# Help with green wood



## Twig Man (Oct 22, 2012)

One of the bowls I am working on which is a hickory root. Hard to chip on by the way:wacko1: Is starting to crack in many places, is there anything I can do to save it? I was thinking of coating it in a epoxy finish hoping it would secure all the cracks and prevent further cracking. I dont know if thats a good idea or not....any thoughts?


----------



## Kevin (Oct 22, 2012)

Twig Man said:


> One of the bowls I am working on which is a hickory root. Hard to chip on by the way:wacko1: Is starting to crack in many places, is there anything I can do to save it? I was thinking of coating it in a epoxy finish hoping it would secure all the cracks and prevent further cracking. I dont know if thats a good idea or not....any thoughts?



I would seal it in several coats of wax and stop working it for a few months. If you seal it in epoxy it will wreck if it cannot lose nay moisture at all, because it *will* find a way to lose the moisture and that will wreck it. Show us a pic though . . . .


----------



## Twig Man (Oct 22, 2012)

Thanks Kevin, i will take some pictures tomorrow and seal it up.


----------



## DKMD (Oct 22, 2012)

• Provided information:
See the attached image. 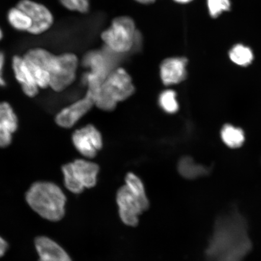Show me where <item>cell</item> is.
Here are the masks:
<instances>
[{
    "label": "cell",
    "mask_w": 261,
    "mask_h": 261,
    "mask_svg": "<svg viewBox=\"0 0 261 261\" xmlns=\"http://www.w3.org/2000/svg\"><path fill=\"white\" fill-rule=\"evenodd\" d=\"M5 61V54L0 51V87H5L6 86V81L4 77Z\"/></svg>",
    "instance_id": "obj_24"
},
{
    "label": "cell",
    "mask_w": 261,
    "mask_h": 261,
    "mask_svg": "<svg viewBox=\"0 0 261 261\" xmlns=\"http://www.w3.org/2000/svg\"><path fill=\"white\" fill-rule=\"evenodd\" d=\"M116 201L120 219L126 226L130 227L138 226L139 215L149 207V203L142 200L126 185L117 191Z\"/></svg>",
    "instance_id": "obj_7"
},
{
    "label": "cell",
    "mask_w": 261,
    "mask_h": 261,
    "mask_svg": "<svg viewBox=\"0 0 261 261\" xmlns=\"http://www.w3.org/2000/svg\"><path fill=\"white\" fill-rule=\"evenodd\" d=\"M188 60L185 57L166 59L160 66V76L163 84L172 86L181 83L187 76Z\"/></svg>",
    "instance_id": "obj_11"
},
{
    "label": "cell",
    "mask_w": 261,
    "mask_h": 261,
    "mask_svg": "<svg viewBox=\"0 0 261 261\" xmlns=\"http://www.w3.org/2000/svg\"><path fill=\"white\" fill-rule=\"evenodd\" d=\"M174 2L179 3V4H187L190 3L192 0H174Z\"/></svg>",
    "instance_id": "obj_27"
},
{
    "label": "cell",
    "mask_w": 261,
    "mask_h": 261,
    "mask_svg": "<svg viewBox=\"0 0 261 261\" xmlns=\"http://www.w3.org/2000/svg\"><path fill=\"white\" fill-rule=\"evenodd\" d=\"M132 77L123 68L114 69L101 85L96 104L100 109L111 112L117 103L128 99L135 93Z\"/></svg>",
    "instance_id": "obj_3"
},
{
    "label": "cell",
    "mask_w": 261,
    "mask_h": 261,
    "mask_svg": "<svg viewBox=\"0 0 261 261\" xmlns=\"http://www.w3.org/2000/svg\"><path fill=\"white\" fill-rule=\"evenodd\" d=\"M229 58L233 63L246 67L252 63L253 54L249 47L243 44H237L229 51Z\"/></svg>",
    "instance_id": "obj_19"
},
{
    "label": "cell",
    "mask_w": 261,
    "mask_h": 261,
    "mask_svg": "<svg viewBox=\"0 0 261 261\" xmlns=\"http://www.w3.org/2000/svg\"><path fill=\"white\" fill-rule=\"evenodd\" d=\"M9 249V244L8 241L0 236V258L5 255Z\"/></svg>",
    "instance_id": "obj_25"
},
{
    "label": "cell",
    "mask_w": 261,
    "mask_h": 261,
    "mask_svg": "<svg viewBox=\"0 0 261 261\" xmlns=\"http://www.w3.org/2000/svg\"><path fill=\"white\" fill-rule=\"evenodd\" d=\"M138 36L133 19L122 16L114 19L110 27L102 33L101 38L113 53L123 54L135 47Z\"/></svg>",
    "instance_id": "obj_4"
},
{
    "label": "cell",
    "mask_w": 261,
    "mask_h": 261,
    "mask_svg": "<svg viewBox=\"0 0 261 261\" xmlns=\"http://www.w3.org/2000/svg\"><path fill=\"white\" fill-rule=\"evenodd\" d=\"M179 174L187 179H195L207 175L210 169L205 166L198 165L189 156H184L179 160L178 165Z\"/></svg>",
    "instance_id": "obj_16"
},
{
    "label": "cell",
    "mask_w": 261,
    "mask_h": 261,
    "mask_svg": "<svg viewBox=\"0 0 261 261\" xmlns=\"http://www.w3.org/2000/svg\"><path fill=\"white\" fill-rule=\"evenodd\" d=\"M96 97L89 91L86 96L70 106L64 108L55 116V122L63 128H70L89 112L94 103Z\"/></svg>",
    "instance_id": "obj_9"
},
{
    "label": "cell",
    "mask_w": 261,
    "mask_h": 261,
    "mask_svg": "<svg viewBox=\"0 0 261 261\" xmlns=\"http://www.w3.org/2000/svg\"><path fill=\"white\" fill-rule=\"evenodd\" d=\"M12 67L15 79L20 84L22 92L29 97L37 96L40 88L36 83L23 57L16 55L13 57Z\"/></svg>",
    "instance_id": "obj_14"
},
{
    "label": "cell",
    "mask_w": 261,
    "mask_h": 261,
    "mask_svg": "<svg viewBox=\"0 0 261 261\" xmlns=\"http://www.w3.org/2000/svg\"><path fill=\"white\" fill-rule=\"evenodd\" d=\"M230 0H207L208 12L212 18L218 17L222 13L230 9Z\"/></svg>",
    "instance_id": "obj_22"
},
{
    "label": "cell",
    "mask_w": 261,
    "mask_h": 261,
    "mask_svg": "<svg viewBox=\"0 0 261 261\" xmlns=\"http://www.w3.org/2000/svg\"><path fill=\"white\" fill-rule=\"evenodd\" d=\"M252 247L246 218L234 208L217 218L205 254L208 261H243Z\"/></svg>",
    "instance_id": "obj_1"
},
{
    "label": "cell",
    "mask_w": 261,
    "mask_h": 261,
    "mask_svg": "<svg viewBox=\"0 0 261 261\" xmlns=\"http://www.w3.org/2000/svg\"><path fill=\"white\" fill-rule=\"evenodd\" d=\"M161 109L166 113L174 114L178 112L179 105L177 94L172 90H166L160 94L158 100Z\"/></svg>",
    "instance_id": "obj_20"
},
{
    "label": "cell",
    "mask_w": 261,
    "mask_h": 261,
    "mask_svg": "<svg viewBox=\"0 0 261 261\" xmlns=\"http://www.w3.org/2000/svg\"><path fill=\"white\" fill-rule=\"evenodd\" d=\"M72 142L75 148L87 158H93L102 149L103 140L95 126L88 125L73 133Z\"/></svg>",
    "instance_id": "obj_10"
},
{
    "label": "cell",
    "mask_w": 261,
    "mask_h": 261,
    "mask_svg": "<svg viewBox=\"0 0 261 261\" xmlns=\"http://www.w3.org/2000/svg\"><path fill=\"white\" fill-rule=\"evenodd\" d=\"M62 6L71 11L86 14L90 10V0H60Z\"/></svg>",
    "instance_id": "obj_23"
},
{
    "label": "cell",
    "mask_w": 261,
    "mask_h": 261,
    "mask_svg": "<svg viewBox=\"0 0 261 261\" xmlns=\"http://www.w3.org/2000/svg\"><path fill=\"white\" fill-rule=\"evenodd\" d=\"M136 2L143 5H150L154 3L156 0H135Z\"/></svg>",
    "instance_id": "obj_26"
},
{
    "label": "cell",
    "mask_w": 261,
    "mask_h": 261,
    "mask_svg": "<svg viewBox=\"0 0 261 261\" xmlns=\"http://www.w3.org/2000/svg\"><path fill=\"white\" fill-rule=\"evenodd\" d=\"M89 72L103 80L114 70L113 63L106 54L100 51H91L86 55L83 61Z\"/></svg>",
    "instance_id": "obj_15"
},
{
    "label": "cell",
    "mask_w": 261,
    "mask_h": 261,
    "mask_svg": "<svg viewBox=\"0 0 261 261\" xmlns=\"http://www.w3.org/2000/svg\"><path fill=\"white\" fill-rule=\"evenodd\" d=\"M125 182V185L133 193L138 196L143 201L149 203L146 194L144 185L138 176L132 172H129L126 175Z\"/></svg>",
    "instance_id": "obj_21"
},
{
    "label": "cell",
    "mask_w": 261,
    "mask_h": 261,
    "mask_svg": "<svg viewBox=\"0 0 261 261\" xmlns=\"http://www.w3.org/2000/svg\"><path fill=\"white\" fill-rule=\"evenodd\" d=\"M78 64L79 60L74 54H52L47 66L50 78L49 88L61 92L69 87L76 80Z\"/></svg>",
    "instance_id": "obj_6"
},
{
    "label": "cell",
    "mask_w": 261,
    "mask_h": 261,
    "mask_svg": "<svg viewBox=\"0 0 261 261\" xmlns=\"http://www.w3.org/2000/svg\"><path fill=\"white\" fill-rule=\"evenodd\" d=\"M3 35H4V34H3L2 29H1V28H0V41L2 40L3 38Z\"/></svg>",
    "instance_id": "obj_28"
},
{
    "label": "cell",
    "mask_w": 261,
    "mask_h": 261,
    "mask_svg": "<svg viewBox=\"0 0 261 261\" xmlns=\"http://www.w3.org/2000/svg\"><path fill=\"white\" fill-rule=\"evenodd\" d=\"M17 6L23 10L31 19L32 25L29 34L41 35L53 25L54 15L44 5L33 0H21Z\"/></svg>",
    "instance_id": "obj_8"
},
{
    "label": "cell",
    "mask_w": 261,
    "mask_h": 261,
    "mask_svg": "<svg viewBox=\"0 0 261 261\" xmlns=\"http://www.w3.org/2000/svg\"><path fill=\"white\" fill-rule=\"evenodd\" d=\"M34 245L38 261H73L64 248L50 238L44 236L36 237Z\"/></svg>",
    "instance_id": "obj_13"
},
{
    "label": "cell",
    "mask_w": 261,
    "mask_h": 261,
    "mask_svg": "<svg viewBox=\"0 0 261 261\" xmlns=\"http://www.w3.org/2000/svg\"><path fill=\"white\" fill-rule=\"evenodd\" d=\"M19 120L14 109L7 102H0V148L11 145L18 130Z\"/></svg>",
    "instance_id": "obj_12"
},
{
    "label": "cell",
    "mask_w": 261,
    "mask_h": 261,
    "mask_svg": "<svg viewBox=\"0 0 261 261\" xmlns=\"http://www.w3.org/2000/svg\"><path fill=\"white\" fill-rule=\"evenodd\" d=\"M65 187L71 193L80 194L86 188H91L97 184L99 168L96 163L77 159L64 165L61 168Z\"/></svg>",
    "instance_id": "obj_5"
},
{
    "label": "cell",
    "mask_w": 261,
    "mask_h": 261,
    "mask_svg": "<svg viewBox=\"0 0 261 261\" xmlns=\"http://www.w3.org/2000/svg\"><path fill=\"white\" fill-rule=\"evenodd\" d=\"M7 19L10 25L19 32L29 33L32 25L30 17L26 13L17 6L9 9L7 14Z\"/></svg>",
    "instance_id": "obj_17"
},
{
    "label": "cell",
    "mask_w": 261,
    "mask_h": 261,
    "mask_svg": "<svg viewBox=\"0 0 261 261\" xmlns=\"http://www.w3.org/2000/svg\"><path fill=\"white\" fill-rule=\"evenodd\" d=\"M25 200L36 214L45 220L55 223L65 216L67 197L54 182H34L25 192Z\"/></svg>",
    "instance_id": "obj_2"
},
{
    "label": "cell",
    "mask_w": 261,
    "mask_h": 261,
    "mask_svg": "<svg viewBox=\"0 0 261 261\" xmlns=\"http://www.w3.org/2000/svg\"><path fill=\"white\" fill-rule=\"evenodd\" d=\"M221 136L223 142L231 148H237L243 145L245 140L243 130L227 124L222 128Z\"/></svg>",
    "instance_id": "obj_18"
}]
</instances>
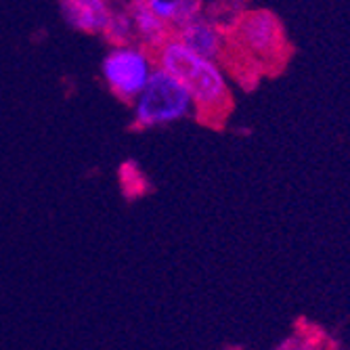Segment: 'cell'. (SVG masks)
Instances as JSON below:
<instances>
[{
  "mask_svg": "<svg viewBox=\"0 0 350 350\" xmlns=\"http://www.w3.org/2000/svg\"><path fill=\"white\" fill-rule=\"evenodd\" d=\"M126 13H129L131 19H133L139 46H143L145 51L166 42L168 38H172L174 29L164 19L157 17L147 7L145 0H129V3H126Z\"/></svg>",
  "mask_w": 350,
  "mask_h": 350,
  "instance_id": "7",
  "label": "cell"
},
{
  "mask_svg": "<svg viewBox=\"0 0 350 350\" xmlns=\"http://www.w3.org/2000/svg\"><path fill=\"white\" fill-rule=\"evenodd\" d=\"M120 176V187L129 198H139L147 191V176L135 162H124L118 170Z\"/></svg>",
  "mask_w": 350,
  "mask_h": 350,
  "instance_id": "9",
  "label": "cell"
},
{
  "mask_svg": "<svg viewBox=\"0 0 350 350\" xmlns=\"http://www.w3.org/2000/svg\"><path fill=\"white\" fill-rule=\"evenodd\" d=\"M288 34L279 17L267 9L241 11L222 31L220 68L243 88L256 86L262 76L279 74L290 59Z\"/></svg>",
  "mask_w": 350,
  "mask_h": 350,
  "instance_id": "1",
  "label": "cell"
},
{
  "mask_svg": "<svg viewBox=\"0 0 350 350\" xmlns=\"http://www.w3.org/2000/svg\"><path fill=\"white\" fill-rule=\"evenodd\" d=\"M66 21L84 34H101L111 9L107 0H59Z\"/></svg>",
  "mask_w": 350,
  "mask_h": 350,
  "instance_id": "6",
  "label": "cell"
},
{
  "mask_svg": "<svg viewBox=\"0 0 350 350\" xmlns=\"http://www.w3.org/2000/svg\"><path fill=\"white\" fill-rule=\"evenodd\" d=\"M101 34H103L105 42L111 49L131 46L137 40L133 19H131L129 13H126V9L124 11H111V15H109V19H107V23H105Z\"/></svg>",
  "mask_w": 350,
  "mask_h": 350,
  "instance_id": "8",
  "label": "cell"
},
{
  "mask_svg": "<svg viewBox=\"0 0 350 350\" xmlns=\"http://www.w3.org/2000/svg\"><path fill=\"white\" fill-rule=\"evenodd\" d=\"M172 38H176L180 44H185L196 55L218 63V57L222 53V31L204 15L198 17L196 21L174 29Z\"/></svg>",
  "mask_w": 350,
  "mask_h": 350,
  "instance_id": "5",
  "label": "cell"
},
{
  "mask_svg": "<svg viewBox=\"0 0 350 350\" xmlns=\"http://www.w3.org/2000/svg\"><path fill=\"white\" fill-rule=\"evenodd\" d=\"M133 131H149L193 116L189 92L162 70H153L139 99L133 103Z\"/></svg>",
  "mask_w": 350,
  "mask_h": 350,
  "instance_id": "3",
  "label": "cell"
},
{
  "mask_svg": "<svg viewBox=\"0 0 350 350\" xmlns=\"http://www.w3.org/2000/svg\"><path fill=\"white\" fill-rule=\"evenodd\" d=\"M275 350H327L323 336L317 332H296L285 338Z\"/></svg>",
  "mask_w": 350,
  "mask_h": 350,
  "instance_id": "10",
  "label": "cell"
},
{
  "mask_svg": "<svg viewBox=\"0 0 350 350\" xmlns=\"http://www.w3.org/2000/svg\"><path fill=\"white\" fill-rule=\"evenodd\" d=\"M151 66L166 72L189 92L193 103V116L210 129H222L233 113L235 101L231 86L216 61L204 59L180 44L176 38L145 51Z\"/></svg>",
  "mask_w": 350,
  "mask_h": 350,
  "instance_id": "2",
  "label": "cell"
},
{
  "mask_svg": "<svg viewBox=\"0 0 350 350\" xmlns=\"http://www.w3.org/2000/svg\"><path fill=\"white\" fill-rule=\"evenodd\" d=\"M103 80L113 97L126 105H133L143 92L153 66L143 46L131 44L111 49L103 59Z\"/></svg>",
  "mask_w": 350,
  "mask_h": 350,
  "instance_id": "4",
  "label": "cell"
}]
</instances>
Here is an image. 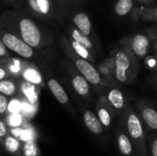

• Problems:
1) In the thread about the cracking green hickory root bowl, what does Kevin suggest sealing the bowl in?
2) Repeat the thread about the cracking green hickory root bowl from "I would seal" up to and including "seal it up.".
3) Go on with the thread about the cracking green hickory root bowl from the point where it stops.

• Replies:
1) Several coats of wax.

2)
I would seal it in several coats of wax and stop working it for a few months. If you seal it in epoxy it will wreck if it cannot lose nay moisture at all, because it *will* find a way to lose the moisture and that will wreck it. Show us a pic though . . . .


----------



## Twig Man (Oct 22, 2012)

Thanks Kevin, i will take some pictures tomorrow and seal it up.

3)
I assume these pieces get worked on over a period of days or weeks... If so, I'd out the piece in a plastic bag between sessions to prevent cracking. Once you get the wall thickness pretty even and surfaces finished, a paper bag may allow it to finish drying more slowly. 

As for pieces with cracks, I haven't had any luck making utilitarian items from them. CA and epoxy will fill cracks, but I don't think either one will hold up to repeated washing and wood movement. If it's a decorative piece, the adhesives probably give you the best chance, or you can just live with the cracks.


----------



## Twig Man (Oct 22, 2012)

Doc, It will be a decorative piece. Thanks for the suggestions.


----------



## Ancient Arborist (Oct 23, 2012)

You may have more than a moisture issue. If you are cutting this wood and it shows cracks seemingly too fast, you may be dealing with stored tension, which can't really be stopped. Roots especially have a lot of compression going on (the purty parts) gives nice figure but it wants to move when we cut away adjacent supporting wood. I don't know how you feel about cracks, but I think they are an acceptable hazard in figured wood. The most beautiful wood in the world is also some of the most unstable. Try drying as best you can with the plan of coming back later and filling cracks with colored epoxy. I recently filled cracks with clear and liked the effect of being able to see into them. A woodturner friend of mine recently filled some cracks with epoxy and sawdust from the piece and it made the cracks.almost disappear. Hope this helps.


----------



## Twig Man (Oct 23, 2012)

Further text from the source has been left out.